Just days after steeply hiking fee for H1-B visas, the United States now looks to change its selection process. The Department of Homeland Security has proposed that the visa lottery system should now be based on wage levels.

The proposal said: "DHS proposes to implement a weighted selection process that would generally favor the allocation of H-1B visas to higher skilled and higher paid aliens, while maintaining the opportunity for employers to secure H-1B workers at all wage levels, to better serve the Congressional intent for the H-1B program."

In simple words, the H-1B lottery will no longer be purely random. Instead, each applicant's odds will be weighted by salary level.

Anyone earning more than $162,528 will be in top slab and make them eligible to make four entries into the lottery.

Early career professionals with a smaller payout will now get only one entry -- making their chances even slimmer.

H-1B visas allow companies to sponsor foreign workers with specialised skills --- such as scientists, engineers, and computer programmers -- to work in the United States, initially for three years but extendable to six. US awards 85,000 H-1B visas per year on a lottery system, with India accounting for around three-quarters of the recipients.

Immigration expert Nicole Gunara explained to NDTV than "an engineer offered $150,000 at Meta might now have multiple lottery entries, while a junior developer at a startup earning $70,000 might only get one."

"A candidate in a top wage tier could receive multiple entries in the lottery, while someone at an entry-level salary may only get one. That means higher-paid, senior roles will have significantly better chances of selection, while recent graduates and early-career workers will face much steeper odds," Gunara added.

The H1-B visa tussle

US President Donald Trump announced the change in Washington on Friday, arguing it would support American workers.

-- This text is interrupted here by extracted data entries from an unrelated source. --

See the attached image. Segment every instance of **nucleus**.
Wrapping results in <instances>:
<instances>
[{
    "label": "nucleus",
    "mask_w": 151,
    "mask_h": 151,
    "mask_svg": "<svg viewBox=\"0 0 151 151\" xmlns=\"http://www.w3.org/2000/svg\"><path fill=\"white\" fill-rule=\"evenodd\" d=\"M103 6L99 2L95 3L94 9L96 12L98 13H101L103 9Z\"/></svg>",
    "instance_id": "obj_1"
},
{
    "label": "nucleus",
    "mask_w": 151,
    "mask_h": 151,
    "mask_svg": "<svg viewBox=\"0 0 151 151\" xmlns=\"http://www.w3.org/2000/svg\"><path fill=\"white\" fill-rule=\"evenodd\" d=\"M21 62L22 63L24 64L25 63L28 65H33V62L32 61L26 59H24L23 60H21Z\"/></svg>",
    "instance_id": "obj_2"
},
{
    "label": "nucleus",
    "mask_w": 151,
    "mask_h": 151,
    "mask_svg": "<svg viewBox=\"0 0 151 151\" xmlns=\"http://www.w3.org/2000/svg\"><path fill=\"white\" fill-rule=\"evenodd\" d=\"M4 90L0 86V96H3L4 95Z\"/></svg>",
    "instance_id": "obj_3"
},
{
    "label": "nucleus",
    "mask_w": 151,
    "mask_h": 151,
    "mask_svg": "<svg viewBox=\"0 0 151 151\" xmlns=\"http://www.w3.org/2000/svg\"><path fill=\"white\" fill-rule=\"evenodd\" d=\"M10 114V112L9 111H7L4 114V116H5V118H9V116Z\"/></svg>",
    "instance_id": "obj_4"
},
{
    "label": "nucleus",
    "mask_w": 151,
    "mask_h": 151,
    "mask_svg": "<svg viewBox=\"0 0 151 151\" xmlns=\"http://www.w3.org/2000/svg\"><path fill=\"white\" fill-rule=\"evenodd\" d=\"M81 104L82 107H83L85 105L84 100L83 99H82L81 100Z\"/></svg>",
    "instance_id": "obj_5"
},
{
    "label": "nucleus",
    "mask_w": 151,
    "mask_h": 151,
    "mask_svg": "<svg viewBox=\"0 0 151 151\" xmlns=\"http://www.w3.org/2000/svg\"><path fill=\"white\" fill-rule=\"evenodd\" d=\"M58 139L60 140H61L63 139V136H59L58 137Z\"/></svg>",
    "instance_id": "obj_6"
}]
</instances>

The H-1B program "has been deliberately exploited to replace, rather than supplement, American workers with lower-paid, lower-skilled labor," the executive order said.

Trump also introduced a $1 million "gold card" residency program he had previewed months earlier.

"The main thing is, we're going to have great people coming in, and they're going to be paying," Trump told reporters as he signed the orders in the Oval Office.

Tech entrepreneurs -- including Trump's former ally Elon Musk -- have warned against targeting H-1B visas, saying that the United States does not have enough homegrown talent to fill important tech sector job vacancies.